Под тёплым небом - Кузьмин Лев Иванович 16 стр.


— Ой, бабушка! — засмеялась Любаша. — Какие песенки ты знаешь, я и не думала.

— Мало ли чего ты не думала. Ты думала, бабушка-то всегда старая была… Вот погоди, придут с поля комбайнеры, так здесь и не то будет. Комбайнеры — страсть весёлые! Я для них сальца домашнего привезла. Сальце порежем, на сковородке растопим, а как наши мужички явятся, так мы им сразу на стол горячую картошку да эту сковородку со шкварками и выставим.

— А шкварки будут шипеть, — подхватила Любаша, — а комбайнеры будут горячую картошку макать и всё приговаривать: «Аи да вкуснота! Аи да Лизавета Марковна! Аи да Любовь Николаевна!»

— Хвастё-она… — засмеялась бабушка. — Давай-ка бери ведро, чистой воды принесём. Чистая вода кончилась.

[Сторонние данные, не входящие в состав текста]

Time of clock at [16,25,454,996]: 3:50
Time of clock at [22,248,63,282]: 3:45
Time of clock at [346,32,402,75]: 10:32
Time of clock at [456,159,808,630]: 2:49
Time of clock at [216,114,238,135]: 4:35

Бабушка подняла кастрюлю с картошкой, понесла сливать, а Любаша подхватила пустое ведро и, бренча на всю лужайку, припустила к колодцу, не дожидаясь бабушки.

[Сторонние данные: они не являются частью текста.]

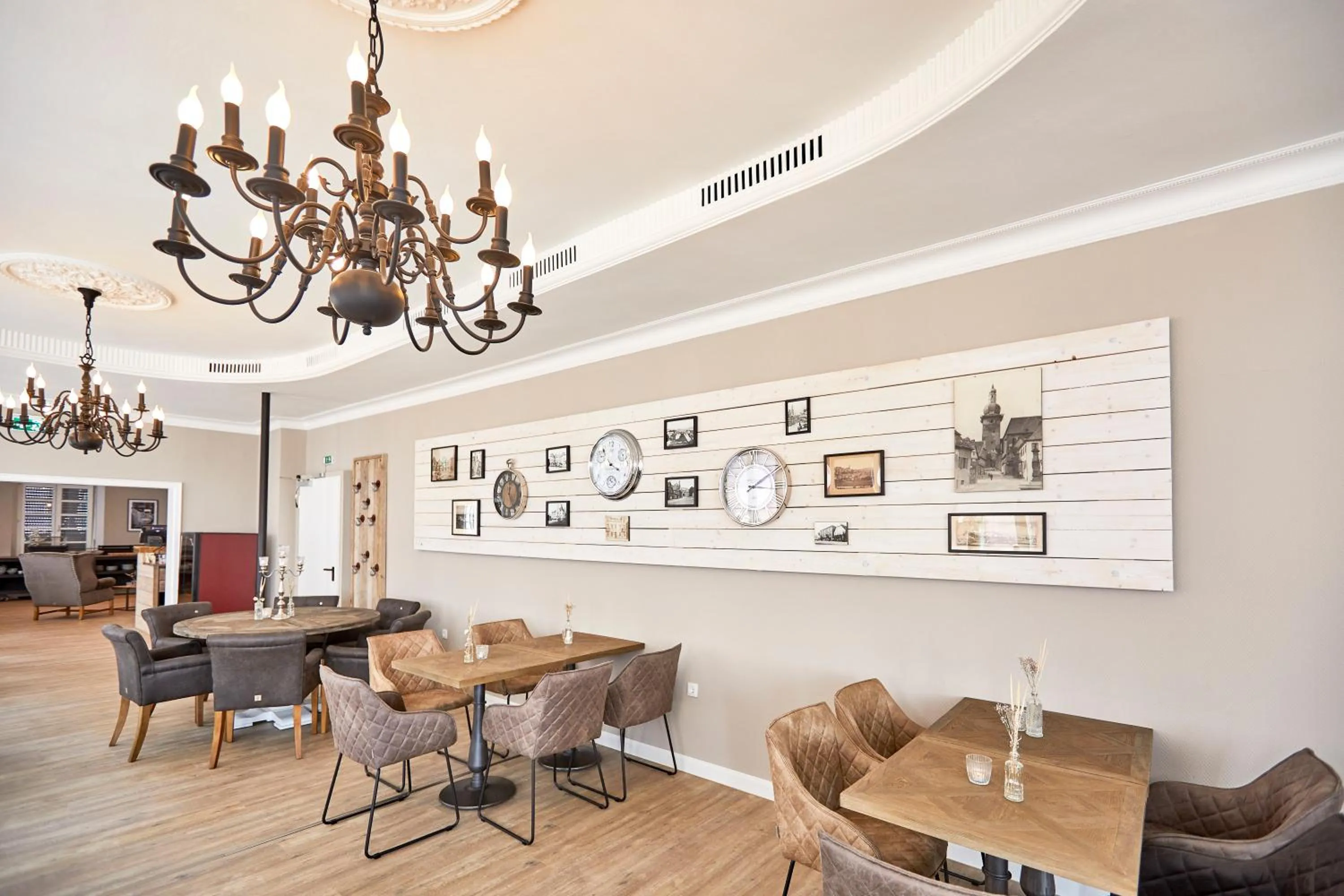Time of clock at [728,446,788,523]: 3:09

Обросший лопухами сруб был невысокий, с откидной западнёй. На столбах над ним навис толстый деревянный ворот с цепью, с железной рукояткой. Любаша встала на цыпочки, заглянула в колодец. Там было холодно, пахло грибами и плесенью, а в далёкой воде шевельнулся кто-то тёмный с рожками.

Любаша отпрянула, но тут же и поняла, что это она сама там в колодце отразилась, а кривые рожки — её собственные косички.

— Ау! — крикнула громко Любаша в колодец, и оттуда ответило эхо густым-прегустым, словно у Ивана Романыча, басом:

«Бу-у…»

— Эге-гей! — снова крикнула Любаша, и снизу отозвалось ещё басовитее:

«Эбе-бей-бей-бей!»

— Ты что делаешь! Упадёшь! — зашумела издали бабушка, и Любаша заторопилась, потянула к себе цепь, стала втискивать дужку ведра под стальную пластину защёлки.

Пластина больно прихватила палец, и Любаша вскрикнула:

— Ой!

Она отдёрнула руку, а ведро, не успев зацепиться, полетело вниз.

Цепь тоже полетела со звоном вниз. И толстый ворот закрутился, рукоять ворота завертелась, и вот внизу, в колодце ухнула вода, и… всё стихло.

Бабушка — откуда только прыть взялась — подскочила к вороту, крутнула рукоять обратно.

Скрипучий ворот повернулся легко, цепь стала наматываться легко, потому что там, внизу, на цепи никакой тяжести теперь не было.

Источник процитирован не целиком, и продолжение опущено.